▸ **CHALLENGE**
Copy the items below word for word, from the first one down through the line containing "Answer: point (275, 519)", both included. Omit the pictures.

(Questions on scene geometry)
════════════════════
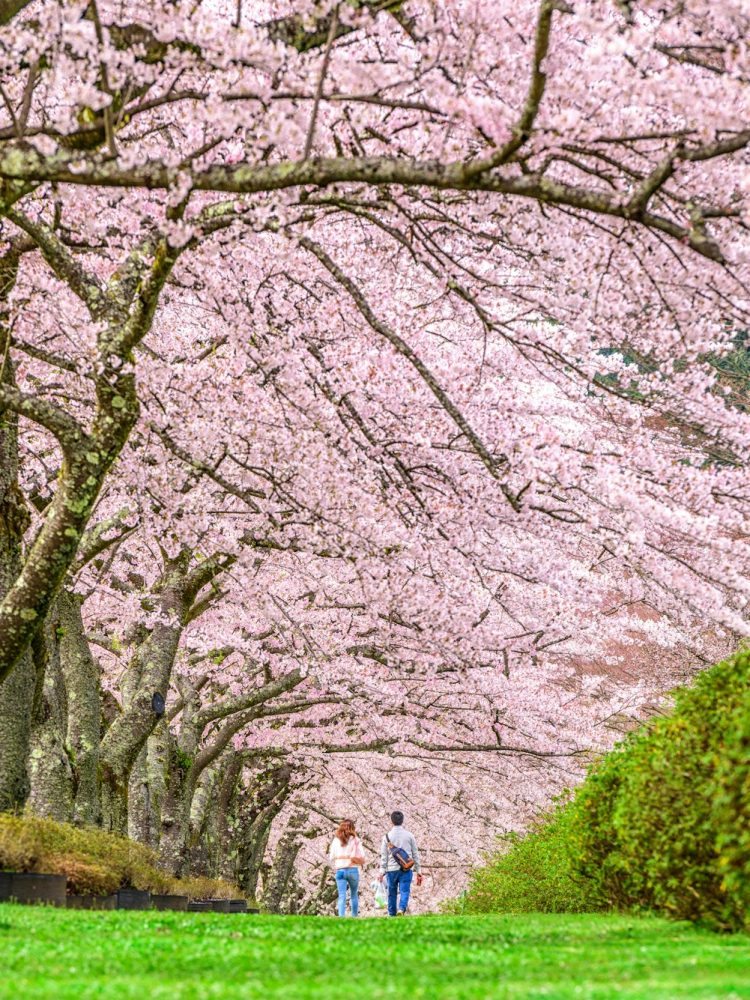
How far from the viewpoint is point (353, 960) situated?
24.3 feet

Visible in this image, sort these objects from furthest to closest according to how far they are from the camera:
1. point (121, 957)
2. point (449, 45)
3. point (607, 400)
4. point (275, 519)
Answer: point (275, 519) → point (607, 400) → point (449, 45) → point (121, 957)

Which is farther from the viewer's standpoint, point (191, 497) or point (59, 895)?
point (191, 497)

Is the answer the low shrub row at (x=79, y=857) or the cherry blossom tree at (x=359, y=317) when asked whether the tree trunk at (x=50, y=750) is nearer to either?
the cherry blossom tree at (x=359, y=317)

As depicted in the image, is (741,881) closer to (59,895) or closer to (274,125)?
(274,125)

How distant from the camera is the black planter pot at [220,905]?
19.2 metres

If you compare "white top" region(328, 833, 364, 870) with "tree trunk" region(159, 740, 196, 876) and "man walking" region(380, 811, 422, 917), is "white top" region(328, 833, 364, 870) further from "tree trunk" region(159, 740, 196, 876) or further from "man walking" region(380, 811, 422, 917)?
"tree trunk" region(159, 740, 196, 876)

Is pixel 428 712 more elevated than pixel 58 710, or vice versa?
pixel 428 712

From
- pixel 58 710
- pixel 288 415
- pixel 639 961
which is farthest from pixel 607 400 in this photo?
pixel 58 710

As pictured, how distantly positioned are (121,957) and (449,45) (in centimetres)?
725

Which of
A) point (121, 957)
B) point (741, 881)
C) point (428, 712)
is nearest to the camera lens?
point (121, 957)

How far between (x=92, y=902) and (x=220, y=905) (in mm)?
6543

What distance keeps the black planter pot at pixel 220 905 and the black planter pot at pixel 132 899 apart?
4.24 meters

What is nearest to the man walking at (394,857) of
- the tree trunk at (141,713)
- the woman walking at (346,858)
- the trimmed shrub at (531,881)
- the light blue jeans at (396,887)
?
the light blue jeans at (396,887)

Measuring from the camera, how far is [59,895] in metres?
12.3
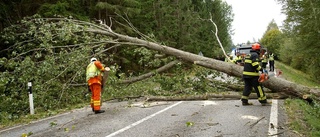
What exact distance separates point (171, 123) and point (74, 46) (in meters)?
5.92

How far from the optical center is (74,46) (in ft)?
33.1

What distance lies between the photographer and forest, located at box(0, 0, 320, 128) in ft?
28.6

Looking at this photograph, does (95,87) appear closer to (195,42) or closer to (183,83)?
(183,83)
════════════════════
▸ **EXERCISE ANSWER**
How far from the viewpoint is point (353, 960) situated?
24.3 feet

Visible in this image, sort these objects from furthest to closest according to how far they are from the camera:
1. point (121, 957)
2. point (449, 45)
3. point (607, 400)
4. point (275, 519)
Answer: point (275, 519) → point (607, 400) → point (449, 45) → point (121, 957)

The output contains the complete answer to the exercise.